- Problem statement: Nothing in the data should be left out, so repeat it all exactly.

Provided data START

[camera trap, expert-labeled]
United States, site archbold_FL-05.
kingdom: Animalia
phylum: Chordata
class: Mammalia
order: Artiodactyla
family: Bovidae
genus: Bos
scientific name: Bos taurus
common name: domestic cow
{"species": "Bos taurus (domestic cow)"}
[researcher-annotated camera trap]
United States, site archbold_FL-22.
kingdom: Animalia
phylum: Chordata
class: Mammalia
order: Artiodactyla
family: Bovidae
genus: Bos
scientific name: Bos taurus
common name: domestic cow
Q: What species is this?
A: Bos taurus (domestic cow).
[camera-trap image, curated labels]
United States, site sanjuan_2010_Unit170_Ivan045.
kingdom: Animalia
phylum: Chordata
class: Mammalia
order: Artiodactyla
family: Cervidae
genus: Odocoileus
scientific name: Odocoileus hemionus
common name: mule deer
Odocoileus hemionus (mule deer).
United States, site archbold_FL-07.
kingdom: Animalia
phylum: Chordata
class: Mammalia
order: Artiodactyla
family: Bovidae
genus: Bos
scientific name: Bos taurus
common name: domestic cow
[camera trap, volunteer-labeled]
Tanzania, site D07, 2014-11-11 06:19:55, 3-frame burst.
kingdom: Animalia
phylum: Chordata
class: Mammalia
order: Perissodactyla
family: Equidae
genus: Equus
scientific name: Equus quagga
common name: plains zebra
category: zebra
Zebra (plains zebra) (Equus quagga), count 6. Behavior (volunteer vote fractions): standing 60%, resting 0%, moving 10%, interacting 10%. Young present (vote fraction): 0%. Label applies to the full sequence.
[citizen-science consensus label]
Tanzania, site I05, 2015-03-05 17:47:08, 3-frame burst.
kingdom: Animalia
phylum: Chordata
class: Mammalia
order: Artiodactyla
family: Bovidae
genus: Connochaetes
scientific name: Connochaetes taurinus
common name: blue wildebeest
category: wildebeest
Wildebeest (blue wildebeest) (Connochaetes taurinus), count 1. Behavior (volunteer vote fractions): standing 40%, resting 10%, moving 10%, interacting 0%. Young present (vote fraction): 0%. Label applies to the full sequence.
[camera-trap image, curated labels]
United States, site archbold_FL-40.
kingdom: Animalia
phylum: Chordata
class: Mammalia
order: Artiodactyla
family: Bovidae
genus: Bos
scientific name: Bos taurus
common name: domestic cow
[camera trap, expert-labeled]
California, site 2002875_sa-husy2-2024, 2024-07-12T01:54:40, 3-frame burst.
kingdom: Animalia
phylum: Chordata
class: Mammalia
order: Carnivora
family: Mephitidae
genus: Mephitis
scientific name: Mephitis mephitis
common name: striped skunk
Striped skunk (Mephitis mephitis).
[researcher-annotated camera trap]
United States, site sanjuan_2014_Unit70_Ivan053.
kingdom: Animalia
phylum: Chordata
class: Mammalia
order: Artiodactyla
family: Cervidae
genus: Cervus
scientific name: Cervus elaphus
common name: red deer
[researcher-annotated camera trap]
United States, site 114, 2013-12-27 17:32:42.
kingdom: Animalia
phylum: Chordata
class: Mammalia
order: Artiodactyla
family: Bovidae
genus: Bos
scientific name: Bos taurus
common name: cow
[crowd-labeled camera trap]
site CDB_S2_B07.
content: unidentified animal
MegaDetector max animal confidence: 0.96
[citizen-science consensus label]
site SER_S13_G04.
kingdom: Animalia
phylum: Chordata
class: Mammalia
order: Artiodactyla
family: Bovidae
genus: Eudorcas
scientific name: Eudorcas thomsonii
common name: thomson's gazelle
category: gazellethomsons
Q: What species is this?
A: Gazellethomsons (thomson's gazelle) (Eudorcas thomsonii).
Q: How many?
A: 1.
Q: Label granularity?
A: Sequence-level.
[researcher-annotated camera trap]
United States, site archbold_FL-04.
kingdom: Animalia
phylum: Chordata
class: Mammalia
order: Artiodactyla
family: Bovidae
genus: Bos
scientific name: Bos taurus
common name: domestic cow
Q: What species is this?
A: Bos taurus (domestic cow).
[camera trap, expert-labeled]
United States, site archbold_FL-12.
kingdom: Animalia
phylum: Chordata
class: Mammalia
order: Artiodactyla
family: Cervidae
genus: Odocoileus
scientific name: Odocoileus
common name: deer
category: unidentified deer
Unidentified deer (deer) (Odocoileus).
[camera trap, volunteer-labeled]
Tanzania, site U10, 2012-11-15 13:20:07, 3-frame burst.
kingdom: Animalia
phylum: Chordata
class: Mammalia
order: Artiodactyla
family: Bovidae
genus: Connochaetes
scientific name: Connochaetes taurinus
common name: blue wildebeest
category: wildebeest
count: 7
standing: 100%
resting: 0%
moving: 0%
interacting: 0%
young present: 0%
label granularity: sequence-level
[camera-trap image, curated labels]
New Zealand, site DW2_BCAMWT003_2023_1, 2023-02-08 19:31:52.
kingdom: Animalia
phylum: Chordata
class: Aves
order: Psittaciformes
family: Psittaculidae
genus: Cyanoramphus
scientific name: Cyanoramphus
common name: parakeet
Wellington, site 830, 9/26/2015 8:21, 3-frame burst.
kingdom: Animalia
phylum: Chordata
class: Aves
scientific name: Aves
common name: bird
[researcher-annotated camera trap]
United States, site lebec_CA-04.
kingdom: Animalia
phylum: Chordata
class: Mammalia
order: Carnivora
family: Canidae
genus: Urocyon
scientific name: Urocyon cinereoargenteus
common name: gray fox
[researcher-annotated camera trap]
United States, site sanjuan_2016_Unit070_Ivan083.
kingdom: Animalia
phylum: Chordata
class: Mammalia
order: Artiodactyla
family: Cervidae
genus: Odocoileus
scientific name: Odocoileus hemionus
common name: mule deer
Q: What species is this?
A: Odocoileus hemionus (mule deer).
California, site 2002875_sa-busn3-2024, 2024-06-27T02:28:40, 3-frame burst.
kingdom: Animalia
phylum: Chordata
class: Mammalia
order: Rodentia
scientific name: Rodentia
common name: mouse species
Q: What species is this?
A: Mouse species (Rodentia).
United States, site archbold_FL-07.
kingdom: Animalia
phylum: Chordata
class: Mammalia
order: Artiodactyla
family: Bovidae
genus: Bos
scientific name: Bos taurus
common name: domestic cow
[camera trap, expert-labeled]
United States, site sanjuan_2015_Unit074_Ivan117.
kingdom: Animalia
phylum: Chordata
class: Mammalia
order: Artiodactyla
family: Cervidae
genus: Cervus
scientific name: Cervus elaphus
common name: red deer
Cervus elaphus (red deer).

Provided data END

- Result of the exercise:
[camera trap, expert-labeled]
United States, site archbold_FL-05.
kingdom: Animalia
phylum: Chordata
class: Mammalia
order: Artiodactyla
family: Bovidae
genus: Bos
scientific name: Bos taurus
common name: domestic cow
{"species": "Bos taurus (domestic cow)"}
[researcher-annotated camera trap]
United States, site archbold_FL-22.
kingdom: Animalia
phylum: Chordata
class: Mammalia
order: Artiodactyla
family: Bovidae
genus: Bos
scientific name: Bos taurus
common name: domestic cow
Q: What species is this?
A: Bos taurus (domestic cow).
[camera-trap image, curated labels]
United States, site sanjuan_2010_Unit170_Ivan045.
kingdom: Animalia
phylum: Chordata
class: Mammalia
order: Artiodactyla
family: Cervidae
genus: Odocoileus
scientific name: Odocoileus hemionus
common name: mule deer
Odocoileus hemionus (mule deer).
United States, site archbold_FL-07.
kingdom: Animalia
phylum: Chordata
class: Mammalia
order: Artiodactyla
family: Bovidae
genus: Bos
scientific name: Bos taurus
common name: domestic cow
[camera trap, volunteer-labeled]
Tanzania, site D07, 2014-11-11 06:19:55, 3-frame burst.
kingdom: Animalia
phylum: Chordata
class: Mammalia
order: Perissodactyla
family: Equidae
genus: Equus
scientific name: Equus quagga
common name: plains zebra
category: zebra
Zebra (plains zebra) (Equus quagga), count 6. Behavior (volunteer vote fractions): standing 60%, resting 0%, moving 10%, interacting 10%. Young present (vote fraction): 0%. Label applies to the full sequence.
[citizen-science consensus label]
Tanzania, site I05, 2015-03-05 17:47:08, 3-frame burst.
kingdom: Animalia
phylum: Chordata
class: Mammalia
order: Artiodactyla
family: Bovidae
genus: Connochaetes
scientific name: Connochaetes taurinus
common name: blue wildebeest
category: wildebeest
Wildebeest (blue wildebeest) (Connochaetes taurinus), count 1. Behavior (volunteer vote fractions): standing 40%, resting 10%, moving 10%, interacting 0%. Young present (vote fraction): 0%. Label applies to the full sequence.
[camera-trap image, curated labels]
United States, site archbold_FL-40.
kingdom: Animalia
phylum: Chordata
class: Mammalia
order: Artiodactyla
family: Bovidae
genus: Bos
scientific name: Bos taurus
common name: domestic cow
[camera trap, expert-labeled]
California, site 2002875_sa-husy2-2024, 2024-07-12T01:54:40, 3-frame burst.
kingdom: Animalia
phylum: Chordata
class: Mammalia
order: Carnivora
family: Mephitidae
genus: Mephitis
scientific name: Mephitis mephitis
common name: striped skunk
Striped skunk (Mephitis mephitis).
[researcher-annotated camera trap]
United States, site sanjuan_2014_Unit70_Ivan053.
kingdom: Animalia
phylum: Chordata
class: Mammalia
order: Artiodactyla
family: Cervidae
genus: Cervus
scientific name: Cervus elaphus
common name: red deer
[researcher-annotated camera trap]
United States, site 114, 2013-12-27 17:32:42.
kingdom: Animalia
phylum: Chordata
class: Mammalia
order: Artiodactyla
family: Bovidae
genus: Bos
scientific name: Bos taurus
common name: cow
[crowd-labeled camera trap]
site CDB_S2_B07.
content: unidentified animal
MegaDetector max animal confidence: 0.96
[citizen-science consensus label]
site SER_S13_G04.
kingdom: Animalia
phylum: Chordata
class: Mammalia
order: Artiodactyla
family: Bovidae
genus: Eudorcas
scientific name: Eudorcas thomsonii
common name: thomson's gazelle
category: gazellethomsons
Q: What species is this?
A: Gazellethomsons (thomson's gazelle) (Eudorcas thomsonii).
Q: How many?
A: 1.
Q: Label granularity?
A: Sequence-level.
[researcher-annotated camera trap]
United States, site archbold_FL-04.
kingdom: Animalia
phylum: Chordata
class: Mammalia
order: Artiodactyla
family: Bovidae
genus: Bos
scientific name: Bos taurus
common name: domestic cow
Q: What species is this?
A: Bos taurus (domestic cow).
[camera trap, expert-labeled]
United States, site archbold_FL-12.
kingdom: Animalia
phylum: Chordata
class: Mammalia
order: Artiodactyla
family: Cervidae
genus: Odocoileus
scientific name: Odocoileus
common name: deer
category: unidentified deer
Unidentified deer (deer) (Odocoileus).
[camera trap, volunteer-labeled]
Tanzania, site U10, 2012-11-15 13:20:07, 3-frame burst.
kingdom: Animalia
phylum: Chordata
class: Mammalia
order: Artiodactyla
family: Bovidae
genus: Connochaetes
scientific name: Connochaetes taurinus
common name: blue wildebeest
category: wildebeest
count: 7
standing: 100%
resting: 0%
moving: 0%
interacting: 0%
young present: 0%
label granularity: sequence-level
[camera-trap image, curated labels]
New Zealand, site DW2_BCAMWT003_2023_1, 2023-02-08 19:31:52.
kingdom: Animalia
phylum: Chordata
class: Aves
order: Psittaciformes
family: Psittaculidae
genus: Cyanoramphus
scientific name: Cyanoramphus
common name: parakeet
Wellington, site 830, 9/26/2015 8:21, 3-frame burst.
kingdom: Animalia
phylum: Chordata
class: Aves
scientific name: Aves
common name: bird
[researcher-annotated camera trap]
United States, site lebec_CA-04.
kingdom: Animalia
phylum: Chordata
class: Mammalia
order: Carnivora
family: Canidae
genus: Urocyon
scientific name: Urocyon cinereoargenteus
common name: gray fox
[researcher-annotated camera trap]
United States, site sanjuan_2016_Unit070_Ivan083.
kingdom: Animalia
phylum: Chordata
class: Mammalia
order: Artiodactyla
family: Cervidae
genus: Odocoileus
scientific name: Odocoileus hemionus
common name: mule deer
Q: What species is this?
A: Odocoileus hemionus (mule deer).
California, site 2002875_sa-busn3-2024, 2024-06-27T02:28:40, 3-frame burst.
kingdom: Animalia
phylum: Chordata
class: Mammalia
order: Rodentia
scientific name: Rodentia
common name: mouse species
Q: What species is this?
A: Mouse species (Rodentia).
United States, site archbold_FL-07.
kingdom: Animalia
phylum: Chordata
class: Mammalia
order: Artiodactyla
family: Bovidae
genus: Bos
scientific name: Bos taurus
common name: domestic cow
[camera trap, expert-labeled]
United States, site sanjuan_2015_Unit074_Ivan117.
kingdom: Animalia
phylum: Chordata
class: Mammalia
order: Artiodactyla
family: Cervidae
genus: Cervus
scientific name: Cervus elaphus
common name: red deer
Cervus elaphus (red deer).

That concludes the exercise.